In an official statement, Netflix stated, “We have always adhered to financial discipline, and following Paramount Skydance’s latest offer, this deal will no longer be financially attractive, so we have decided to withdraw from the bidding.”

Netflix’s co-CEOs, Ted Sarandos and Greg Peters, also mentioned in a joint statement that they will not blindly raise their bid. They said, “The original deal we negotiated had a clear regulatory approval pathway and could create value for shareholders. If we simply follow the opponent’s offer, the deal will no longer be favorable.”

The board of Warner Brothers will formally terminate the agreement with Netflix and accept Paramount Skydance’s proposal. CEO David Zaslav responded to this by saying, “Netflix is a great company. Throughout the process, their management has been great partners, and we wish them all the best in the future. We are also very excited about the merger with Paramount Skydance.”

Last week, Paramount initiated a successful hostile takeover, forcing Warner Brothers back to the negotiation table and increasing the all-cash offer from $30 to $31 per share, surpassing Netflix’s original bid of $27.75 per share for Warner Bros. Studios and streaming assets.

It is worth noting that last week, Netflix granted Warner Brothers a “seven-day grace period” to renegotiate with Paramount. In contrast to Netflix’s targeted asset acquisitions, Paramount’s proposal involves acquiring Warner Brothers in its entirety, including premium TV networks like CNN, TBS, and TNT.

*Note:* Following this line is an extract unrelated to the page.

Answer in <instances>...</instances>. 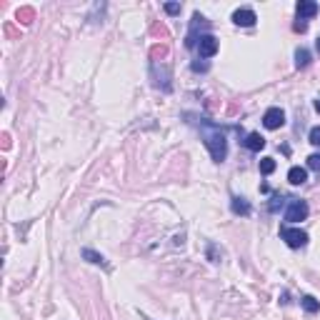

On Wall Street, Netflix’s decision to step back received high praise. In after-hours trading on Thursday, Netflix’s stock price rose by around 10%, Paramount’s stock increased by 5%, while Warner Brothers Discovery saw a slight decrease of 2%.

A Netflix consultant, who chose to remain anonymous, stated that Netflix’s rival is a billionaire willing to pay a “huge sum” for Warner Brothers – Larry Ellison, the co-founder of Oracle and the father of Paramount’s CEO David Ellison.

The consultant joked, “Playing ‘chicken’ with someone who refuses to change course is pointless.”

According to the latest offer, Ellison Trust will increase its equity investment from $43.6 billion to $45.7 billion, while a consortium led by Bank of America Merrill Lynch, Citi, and Apollo Global Management will raise the debt financing amount to $57.5 billion.

The merger of Paramount and Warner Brothers signifies the combination of two major Hollywood studios, two streaming platforms (HBO Max and Paramount+), and two news networks (CNN and CBS). However, this acquisition may still face antitrust scrutiny from Washington, foreign regulators, and various U.S. states, including California.

Analysts at TD Cowen mentioned in a report, “Given the current political environment, obtaining approval from federal regulatory bodies seems likely, but we believe that California Attorney General Rob Bonta and European regulators are likely to challenge this deal.”

California Attorney General Rob Bonta emphasized on February 26 that the matter is not yet settled. He added, “These two Hollywood giants have not yet passed regulatory review, and the California Department of Justice is conducting an investigation and will scrutinize rigorously.” Additionally, several Democratic senators are concerned that the deal may involve political bias.

Furthermore, if the deal falls through due to regulatory issues, Paramount would need to pay a breakup fee of up to $7 billion, and Paramount also agreed to pay a $2.8 billion breach of contract fee owed to Netflix by Warner Brothers in case of default.